_Working data_.

■ ■ ■

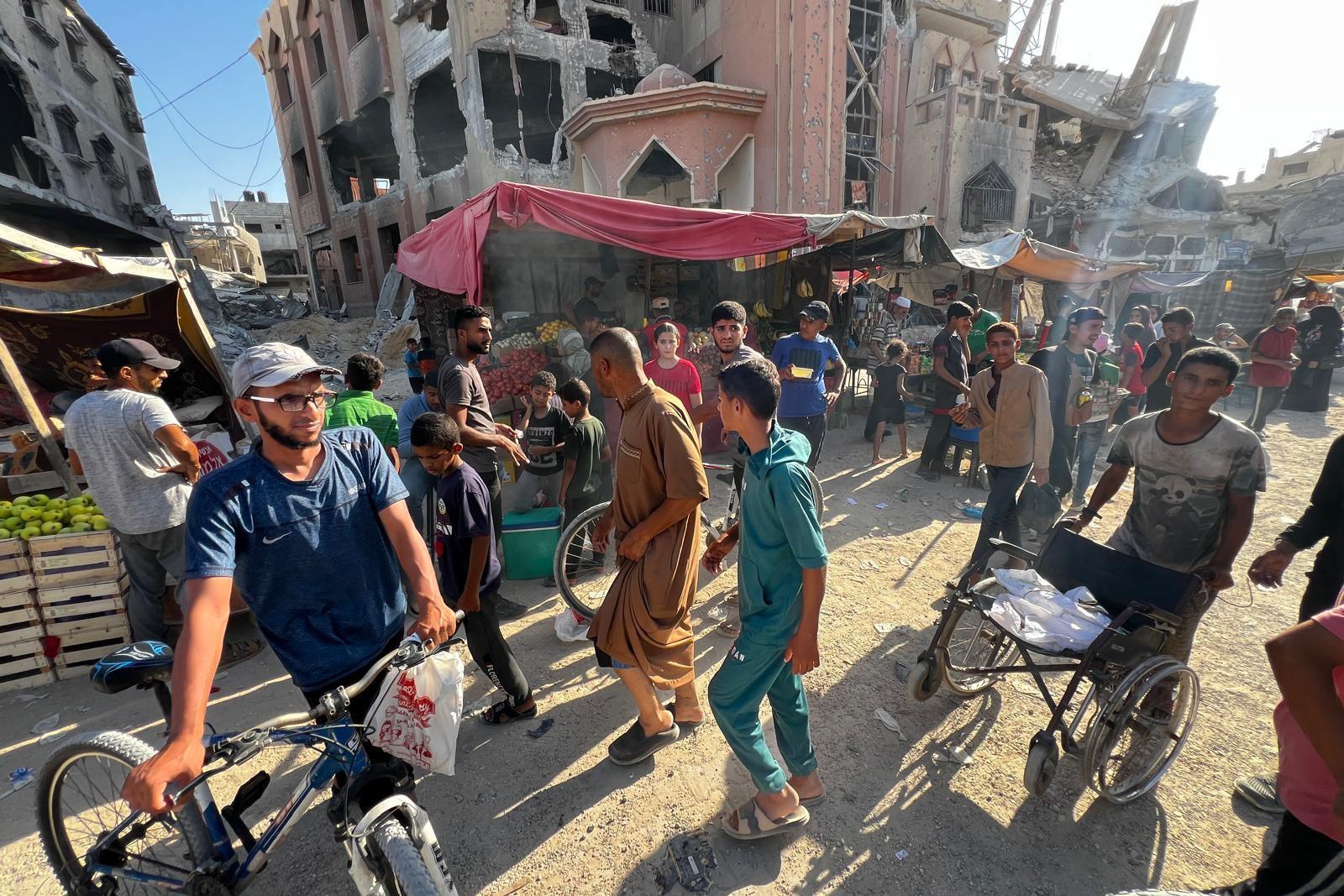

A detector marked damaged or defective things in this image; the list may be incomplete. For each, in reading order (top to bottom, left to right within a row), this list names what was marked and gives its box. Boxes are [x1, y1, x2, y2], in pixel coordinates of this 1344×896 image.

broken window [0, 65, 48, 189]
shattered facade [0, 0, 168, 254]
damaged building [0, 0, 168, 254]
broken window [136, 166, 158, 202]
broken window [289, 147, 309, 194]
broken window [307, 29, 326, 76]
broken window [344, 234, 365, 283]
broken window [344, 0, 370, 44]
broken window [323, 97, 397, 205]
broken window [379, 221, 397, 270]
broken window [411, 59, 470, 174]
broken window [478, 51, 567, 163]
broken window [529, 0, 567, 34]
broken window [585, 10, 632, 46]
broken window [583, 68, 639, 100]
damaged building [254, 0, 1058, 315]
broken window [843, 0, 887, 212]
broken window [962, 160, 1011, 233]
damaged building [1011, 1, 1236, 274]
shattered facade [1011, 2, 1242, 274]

■ ■ ■

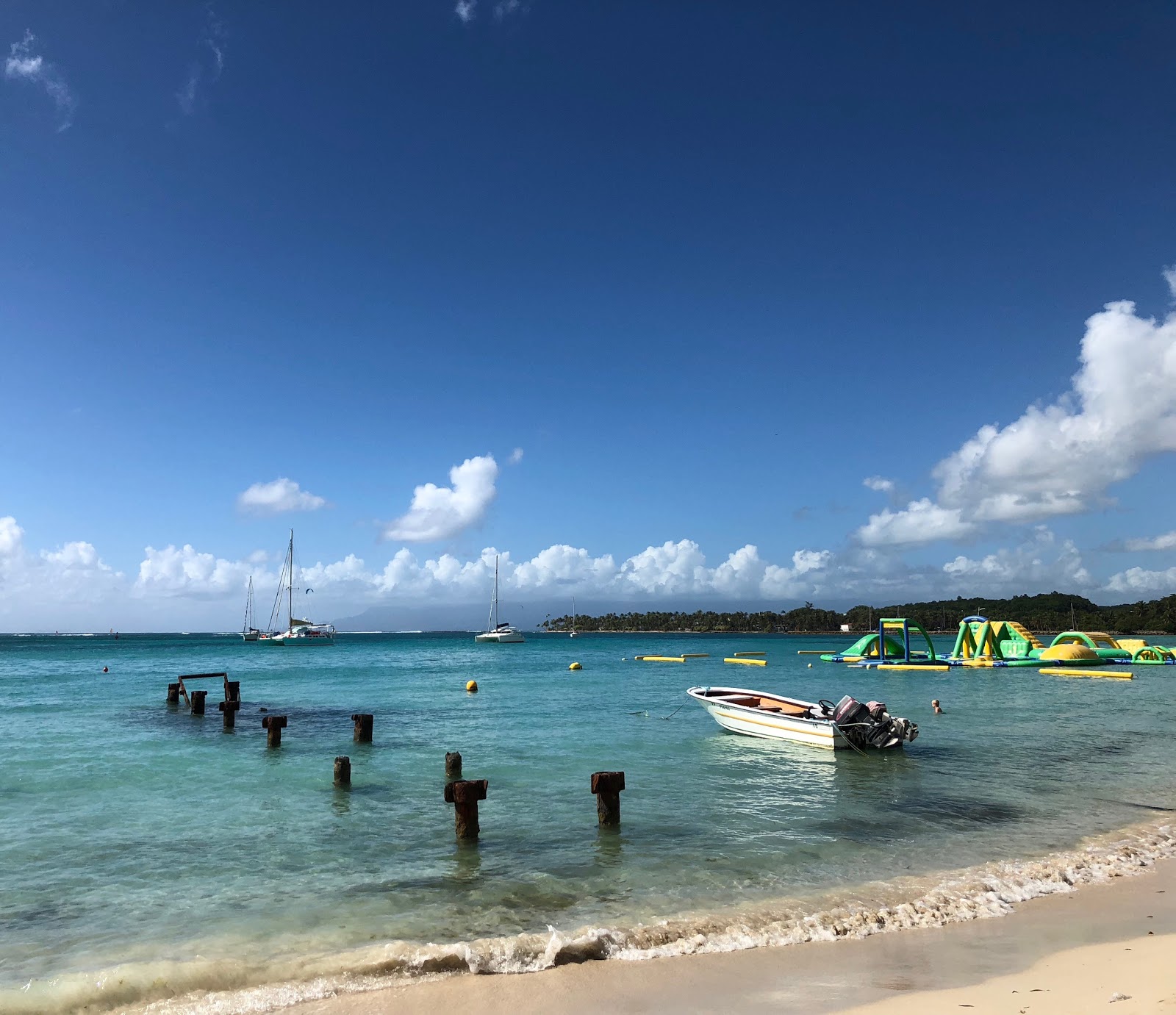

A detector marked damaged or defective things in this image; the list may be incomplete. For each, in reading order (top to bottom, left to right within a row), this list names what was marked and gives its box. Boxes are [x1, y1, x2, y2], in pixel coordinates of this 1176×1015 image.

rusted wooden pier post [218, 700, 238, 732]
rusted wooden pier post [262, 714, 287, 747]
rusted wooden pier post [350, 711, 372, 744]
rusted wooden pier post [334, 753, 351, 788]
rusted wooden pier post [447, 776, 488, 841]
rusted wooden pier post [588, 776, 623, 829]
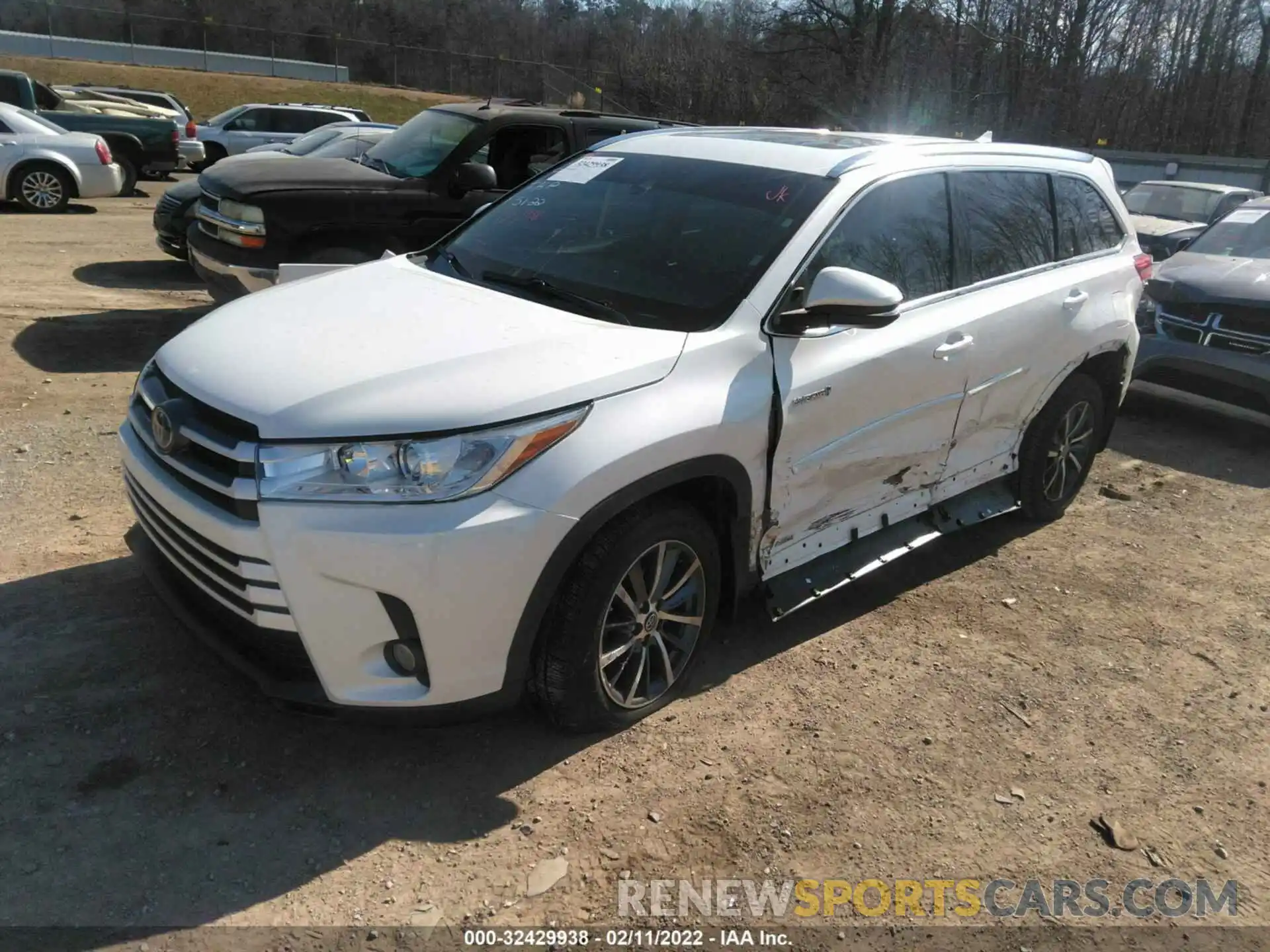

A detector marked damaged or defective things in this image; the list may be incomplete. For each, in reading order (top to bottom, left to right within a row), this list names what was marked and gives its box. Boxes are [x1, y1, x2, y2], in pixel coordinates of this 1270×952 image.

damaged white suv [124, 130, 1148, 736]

■ ■ ■

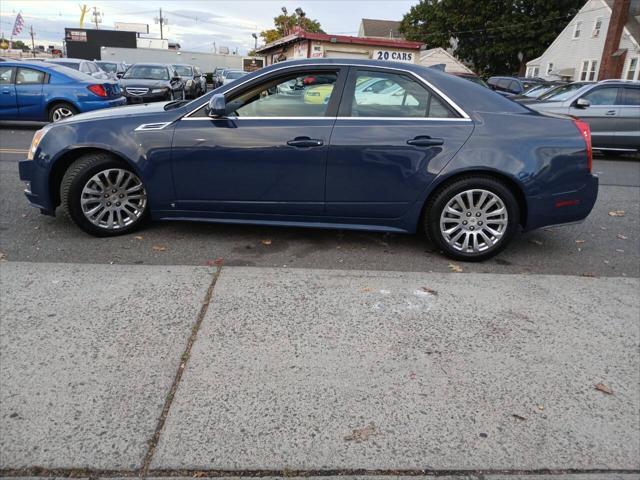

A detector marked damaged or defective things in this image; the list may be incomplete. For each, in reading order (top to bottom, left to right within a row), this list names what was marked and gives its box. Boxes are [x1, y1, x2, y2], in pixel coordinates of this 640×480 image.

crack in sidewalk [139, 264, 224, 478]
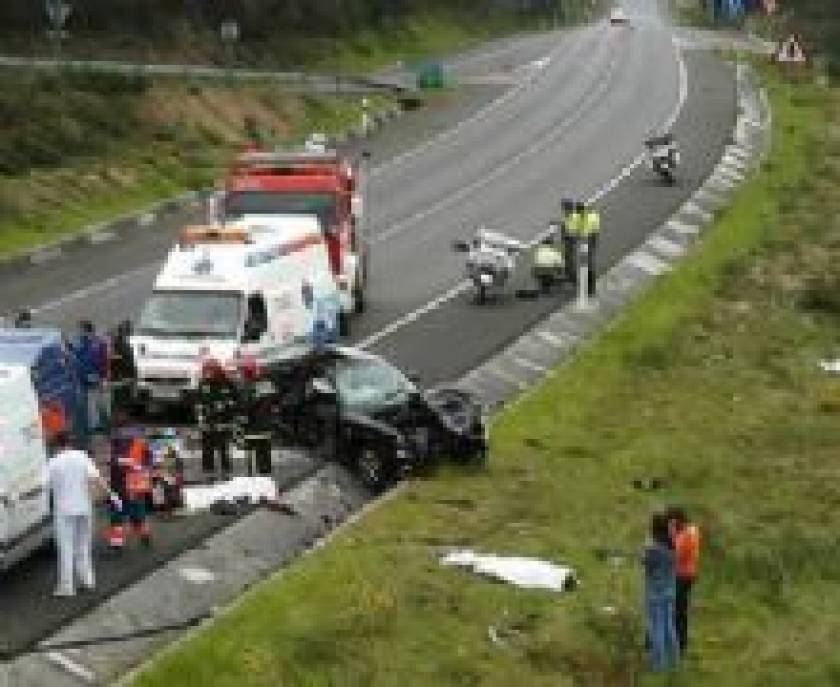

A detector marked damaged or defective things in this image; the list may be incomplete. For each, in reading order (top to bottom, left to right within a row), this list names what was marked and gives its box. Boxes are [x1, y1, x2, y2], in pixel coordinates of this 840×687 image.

■ ■ ■

_Brief_. Lay out as a numbered list, leaving out blank lines, the part of the records that opens with the line containing "this 640×480 image." and closes with the line containing "crack in sidewalk [139, 264, 224, 478]", both ends included.

_Result of this exercise_.
1. A detector marked damaged or defective things in this image; the list may be incomplete. For each, in reading order (top to bottom, left to right within a row), this list names what was marked and gives its box. Boxes are [x1, y1, x2, y2], in pixel coordinates of this 640×480 image.
2. crack in sidewalk [139, 264, 224, 478]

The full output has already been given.